Da parte sua, proprio Raffaele Fitto, vicepresidente della Commissione, in un videomessaggio fatto pervenire, ha evidenziato il distacco della nuova politica europea in materia di agricoltura dal vecchio Green Deal, basata ora su 4 punti cardine: attrattività e stabilità, competizione e resilienza, simbiosi con la natura, legame fra cibo e consumatori, “poiché gli agricoltori sono parte della risoluzione della crisi ambientale e non la causa”.

Approccio ribadito anche dall’on. Salvatore De Meo, parlamentare europeo, che ha però invitato a “tenere alta la guardia sul cambio di strategia dell’Unione su cui c’è ancora qualche perplessità e che dovrà essere verificata a partire dall’OCM ortofrutta che è uno dei temi caldi del momento”. De Meo ha portato anche all'attenzione della platea il tema delle risorse idriche, evidenziando che necessità di maggiore attenzione e, sopratutto, dello sviluppo di modelli sostenibili da finanziare e implementare.

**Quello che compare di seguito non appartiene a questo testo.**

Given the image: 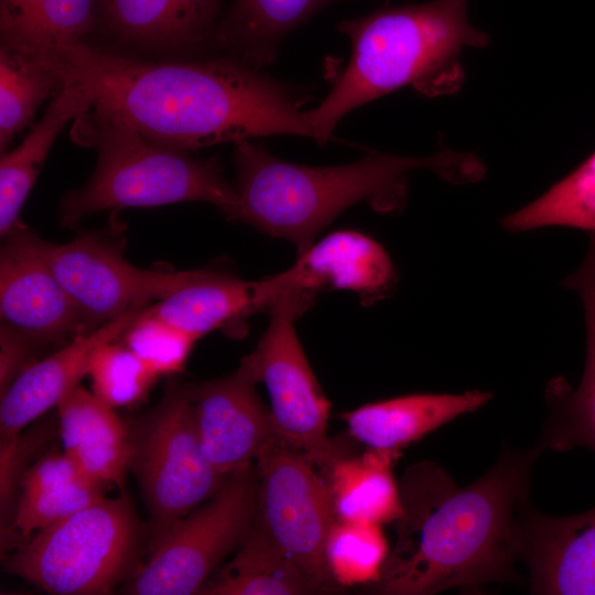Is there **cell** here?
Instances as JSON below:
<instances>
[{"instance_id": "obj_1", "label": "cell", "mask_w": 595, "mask_h": 595, "mask_svg": "<svg viewBox=\"0 0 595 595\" xmlns=\"http://www.w3.org/2000/svg\"><path fill=\"white\" fill-rule=\"evenodd\" d=\"M47 64L64 83L90 91L91 110L174 150L274 134L313 138L304 94L228 55L142 62L83 41Z\"/></svg>"}, {"instance_id": "obj_2", "label": "cell", "mask_w": 595, "mask_h": 595, "mask_svg": "<svg viewBox=\"0 0 595 595\" xmlns=\"http://www.w3.org/2000/svg\"><path fill=\"white\" fill-rule=\"evenodd\" d=\"M543 451L508 450L463 487L432 462L410 466L399 484L402 513L377 593L432 595L512 580L531 508V474Z\"/></svg>"}, {"instance_id": "obj_3", "label": "cell", "mask_w": 595, "mask_h": 595, "mask_svg": "<svg viewBox=\"0 0 595 595\" xmlns=\"http://www.w3.org/2000/svg\"><path fill=\"white\" fill-rule=\"evenodd\" d=\"M235 145L238 203L232 219L291 241L299 255L360 201L370 199L383 210L401 207L413 170L428 169L455 183L476 181L484 173L476 156L448 150L423 158L372 151L348 164L307 166L280 160L250 140Z\"/></svg>"}, {"instance_id": "obj_4", "label": "cell", "mask_w": 595, "mask_h": 595, "mask_svg": "<svg viewBox=\"0 0 595 595\" xmlns=\"http://www.w3.org/2000/svg\"><path fill=\"white\" fill-rule=\"evenodd\" d=\"M467 2L386 6L339 22L351 55L323 101L305 110L313 139L324 144L347 113L403 86L428 97L458 90L465 79L462 51L489 43L488 35L468 22Z\"/></svg>"}, {"instance_id": "obj_5", "label": "cell", "mask_w": 595, "mask_h": 595, "mask_svg": "<svg viewBox=\"0 0 595 595\" xmlns=\"http://www.w3.org/2000/svg\"><path fill=\"white\" fill-rule=\"evenodd\" d=\"M74 140L94 145L95 171L80 188L60 202L64 227L106 209L206 202L232 218L238 196L224 177L217 158H192L185 151L145 139L130 126L91 109L76 119Z\"/></svg>"}, {"instance_id": "obj_6", "label": "cell", "mask_w": 595, "mask_h": 595, "mask_svg": "<svg viewBox=\"0 0 595 595\" xmlns=\"http://www.w3.org/2000/svg\"><path fill=\"white\" fill-rule=\"evenodd\" d=\"M138 532L128 498L105 497L35 532L6 570L51 594H107L127 571Z\"/></svg>"}, {"instance_id": "obj_7", "label": "cell", "mask_w": 595, "mask_h": 595, "mask_svg": "<svg viewBox=\"0 0 595 595\" xmlns=\"http://www.w3.org/2000/svg\"><path fill=\"white\" fill-rule=\"evenodd\" d=\"M312 298L293 288L279 290L266 309L270 320L264 334L239 368L266 386L277 434L323 474L340 453L326 436L331 403L294 327Z\"/></svg>"}, {"instance_id": "obj_8", "label": "cell", "mask_w": 595, "mask_h": 595, "mask_svg": "<svg viewBox=\"0 0 595 595\" xmlns=\"http://www.w3.org/2000/svg\"><path fill=\"white\" fill-rule=\"evenodd\" d=\"M255 464L230 474L207 501L159 537L132 578L137 595L199 594L223 560L237 550L257 510Z\"/></svg>"}, {"instance_id": "obj_9", "label": "cell", "mask_w": 595, "mask_h": 595, "mask_svg": "<svg viewBox=\"0 0 595 595\" xmlns=\"http://www.w3.org/2000/svg\"><path fill=\"white\" fill-rule=\"evenodd\" d=\"M134 470L158 538L212 498L226 475L206 458L186 389L171 390L131 433Z\"/></svg>"}, {"instance_id": "obj_10", "label": "cell", "mask_w": 595, "mask_h": 595, "mask_svg": "<svg viewBox=\"0 0 595 595\" xmlns=\"http://www.w3.org/2000/svg\"><path fill=\"white\" fill-rule=\"evenodd\" d=\"M255 466L257 518L316 592L331 589L325 549L336 516L326 477L279 435L261 450Z\"/></svg>"}, {"instance_id": "obj_11", "label": "cell", "mask_w": 595, "mask_h": 595, "mask_svg": "<svg viewBox=\"0 0 595 595\" xmlns=\"http://www.w3.org/2000/svg\"><path fill=\"white\" fill-rule=\"evenodd\" d=\"M34 245L88 327L142 310L195 280L201 270H145L128 262L118 246L95 235Z\"/></svg>"}, {"instance_id": "obj_12", "label": "cell", "mask_w": 595, "mask_h": 595, "mask_svg": "<svg viewBox=\"0 0 595 595\" xmlns=\"http://www.w3.org/2000/svg\"><path fill=\"white\" fill-rule=\"evenodd\" d=\"M22 225L9 232L0 251L1 326L34 347L69 342L88 332L72 300Z\"/></svg>"}, {"instance_id": "obj_13", "label": "cell", "mask_w": 595, "mask_h": 595, "mask_svg": "<svg viewBox=\"0 0 595 595\" xmlns=\"http://www.w3.org/2000/svg\"><path fill=\"white\" fill-rule=\"evenodd\" d=\"M256 385L238 368L225 378L185 388L202 450L223 475L253 465L266 444L278 435Z\"/></svg>"}, {"instance_id": "obj_14", "label": "cell", "mask_w": 595, "mask_h": 595, "mask_svg": "<svg viewBox=\"0 0 595 595\" xmlns=\"http://www.w3.org/2000/svg\"><path fill=\"white\" fill-rule=\"evenodd\" d=\"M143 310V309H142ZM141 310L128 312L67 342L26 365L1 393V451L17 444L20 431L60 402L88 375L94 351L123 335Z\"/></svg>"}, {"instance_id": "obj_15", "label": "cell", "mask_w": 595, "mask_h": 595, "mask_svg": "<svg viewBox=\"0 0 595 595\" xmlns=\"http://www.w3.org/2000/svg\"><path fill=\"white\" fill-rule=\"evenodd\" d=\"M520 556L531 593L595 595V508L564 517L530 508Z\"/></svg>"}, {"instance_id": "obj_16", "label": "cell", "mask_w": 595, "mask_h": 595, "mask_svg": "<svg viewBox=\"0 0 595 595\" xmlns=\"http://www.w3.org/2000/svg\"><path fill=\"white\" fill-rule=\"evenodd\" d=\"M394 282V268L383 247L353 230L332 232L299 255L282 273L264 280L268 296L293 288L310 295L318 290H347L366 300L382 295Z\"/></svg>"}, {"instance_id": "obj_17", "label": "cell", "mask_w": 595, "mask_h": 595, "mask_svg": "<svg viewBox=\"0 0 595 595\" xmlns=\"http://www.w3.org/2000/svg\"><path fill=\"white\" fill-rule=\"evenodd\" d=\"M583 304L586 326V358L580 385L572 390L563 378L552 379L545 389L549 414L540 446L564 452L595 451V232L581 266L563 282Z\"/></svg>"}, {"instance_id": "obj_18", "label": "cell", "mask_w": 595, "mask_h": 595, "mask_svg": "<svg viewBox=\"0 0 595 595\" xmlns=\"http://www.w3.org/2000/svg\"><path fill=\"white\" fill-rule=\"evenodd\" d=\"M57 409L64 453L90 479L122 489L133 445L115 409L79 385Z\"/></svg>"}, {"instance_id": "obj_19", "label": "cell", "mask_w": 595, "mask_h": 595, "mask_svg": "<svg viewBox=\"0 0 595 595\" xmlns=\"http://www.w3.org/2000/svg\"><path fill=\"white\" fill-rule=\"evenodd\" d=\"M487 391L414 393L365 404L342 414L349 434L369 448L398 450L454 419L483 408Z\"/></svg>"}, {"instance_id": "obj_20", "label": "cell", "mask_w": 595, "mask_h": 595, "mask_svg": "<svg viewBox=\"0 0 595 595\" xmlns=\"http://www.w3.org/2000/svg\"><path fill=\"white\" fill-rule=\"evenodd\" d=\"M260 311H266L262 280L246 281L210 270H201L195 280L143 309L144 314L197 338L242 323Z\"/></svg>"}, {"instance_id": "obj_21", "label": "cell", "mask_w": 595, "mask_h": 595, "mask_svg": "<svg viewBox=\"0 0 595 595\" xmlns=\"http://www.w3.org/2000/svg\"><path fill=\"white\" fill-rule=\"evenodd\" d=\"M220 0H104L107 28L128 42L197 47L214 39Z\"/></svg>"}, {"instance_id": "obj_22", "label": "cell", "mask_w": 595, "mask_h": 595, "mask_svg": "<svg viewBox=\"0 0 595 595\" xmlns=\"http://www.w3.org/2000/svg\"><path fill=\"white\" fill-rule=\"evenodd\" d=\"M93 96L77 83L66 82L42 119L23 142L0 160V234L21 225L20 210L33 187L48 151L64 126L90 109Z\"/></svg>"}, {"instance_id": "obj_23", "label": "cell", "mask_w": 595, "mask_h": 595, "mask_svg": "<svg viewBox=\"0 0 595 595\" xmlns=\"http://www.w3.org/2000/svg\"><path fill=\"white\" fill-rule=\"evenodd\" d=\"M348 0H235L217 23L214 43L247 65L271 64L281 42L320 10Z\"/></svg>"}, {"instance_id": "obj_24", "label": "cell", "mask_w": 595, "mask_h": 595, "mask_svg": "<svg viewBox=\"0 0 595 595\" xmlns=\"http://www.w3.org/2000/svg\"><path fill=\"white\" fill-rule=\"evenodd\" d=\"M400 456L398 450L375 448L356 457L338 456L323 473L336 520L393 523L402 513L400 487L392 473Z\"/></svg>"}, {"instance_id": "obj_25", "label": "cell", "mask_w": 595, "mask_h": 595, "mask_svg": "<svg viewBox=\"0 0 595 595\" xmlns=\"http://www.w3.org/2000/svg\"><path fill=\"white\" fill-rule=\"evenodd\" d=\"M102 488L64 452L47 454L21 477L13 528L26 541L31 534L105 498Z\"/></svg>"}, {"instance_id": "obj_26", "label": "cell", "mask_w": 595, "mask_h": 595, "mask_svg": "<svg viewBox=\"0 0 595 595\" xmlns=\"http://www.w3.org/2000/svg\"><path fill=\"white\" fill-rule=\"evenodd\" d=\"M94 7L95 0H0V45L47 62L84 41Z\"/></svg>"}, {"instance_id": "obj_27", "label": "cell", "mask_w": 595, "mask_h": 595, "mask_svg": "<svg viewBox=\"0 0 595 595\" xmlns=\"http://www.w3.org/2000/svg\"><path fill=\"white\" fill-rule=\"evenodd\" d=\"M316 593L310 581L255 515L235 556L220 566L199 594L301 595Z\"/></svg>"}, {"instance_id": "obj_28", "label": "cell", "mask_w": 595, "mask_h": 595, "mask_svg": "<svg viewBox=\"0 0 595 595\" xmlns=\"http://www.w3.org/2000/svg\"><path fill=\"white\" fill-rule=\"evenodd\" d=\"M65 83L50 65L0 45V150L25 128L37 107L58 95Z\"/></svg>"}, {"instance_id": "obj_29", "label": "cell", "mask_w": 595, "mask_h": 595, "mask_svg": "<svg viewBox=\"0 0 595 595\" xmlns=\"http://www.w3.org/2000/svg\"><path fill=\"white\" fill-rule=\"evenodd\" d=\"M502 225L510 231L564 226L595 232V153Z\"/></svg>"}, {"instance_id": "obj_30", "label": "cell", "mask_w": 595, "mask_h": 595, "mask_svg": "<svg viewBox=\"0 0 595 595\" xmlns=\"http://www.w3.org/2000/svg\"><path fill=\"white\" fill-rule=\"evenodd\" d=\"M389 554L379 524L336 520L326 541V562L335 583L376 584Z\"/></svg>"}, {"instance_id": "obj_31", "label": "cell", "mask_w": 595, "mask_h": 595, "mask_svg": "<svg viewBox=\"0 0 595 595\" xmlns=\"http://www.w3.org/2000/svg\"><path fill=\"white\" fill-rule=\"evenodd\" d=\"M113 342L94 351L87 376L93 393L115 409L140 402L160 376L126 345Z\"/></svg>"}, {"instance_id": "obj_32", "label": "cell", "mask_w": 595, "mask_h": 595, "mask_svg": "<svg viewBox=\"0 0 595 595\" xmlns=\"http://www.w3.org/2000/svg\"><path fill=\"white\" fill-rule=\"evenodd\" d=\"M125 345L159 376L183 370L196 336L163 320L143 313L123 334Z\"/></svg>"}, {"instance_id": "obj_33", "label": "cell", "mask_w": 595, "mask_h": 595, "mask_svg": "<svg viewBox=\"0 0 595 595\" xmlns=\"http://www.w3.org/2000/svg\"><path fill=\"white\" fill-rule=\"evenodd\" d=\"M0 383L2 393L25 367L23 363L35 347L3 326L0 328Z\"/></svg>"}]
</instances>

È stata poi la volta del Dott. Ugo Della Marta, direttore generale del dipartimento di igiene e sicurezza alimentare del ministero della salute, che ha rivendicato la scelta nazionale di attribuire la competenza anche sui fitofarmaci al suo ministero, evidenziando però la necessità di collaborazione con quello dell’agricoltura come è avvenuto nel recente rinnovo del captano, dove – inizialmente – la proposta era di limitare l’uso alle sole colture protette, mentre poi – grazie al gioco di squadra fra istituzione e rappresentanze delle imprese – si è potuto rinnovarlo anche per il pieno campo vista la sua rilevanza nel comparto delle mele. “il vero problema è che gli alti costi di registrazione e rinnovo tendono a far desistere le imprese se l’importanza delle molecole è per loro modesta e, in questo senso, va anche letta la riduzione dei presidi a soli 400 in pochi anni”.

Quadro confermato anche dal Presidente di Agrofarma-Federchimica, Paolo Tassani, che – da parte sua - ha però rimarcato l’assenza di certezza nel medio periodo sul destino delle molecole a livello europeo come uno dei principali fattori di riduzione degli investimenti del settore, a cui si aggiunge, come aggravante, "tempi di registrazione più che doppi rispetto a quelli previsti una volta completato l’iter tecnico. A livello di ricerca e sviluppo, le imprese del settore investono comunque il 3% del fatturato, più del doppio della media dell’industria”.

Gli interventi sono stati conclusi da Angelo Benedetti, Presidente di Unitec, che ha evidenziato come, fino a ora, il settore non abbia prestato la giusta attenzione alle opportunità di selezione sia della qualità esterna che di quella interna dei frutti, che il suo gruppo ha messo a punto in 100 anni di storia, ritenendole più un costo che un beneficio. “Viceversa è facilmente dimostrabile come, proprio grazie alla selezione non distruttiva, si possa far fronte a campagne produttive falcidiate dal clima, selezionando ciò che è adatto al mercato del fresco e dando nuova vita nella trasformazione a ciò che non lo è”. Inoltre, la nuova frontiera delle tecnologie è nella robotizzazione, sia in magazzino che in campo, per far fronte al sempre più consistente problema della manodopera.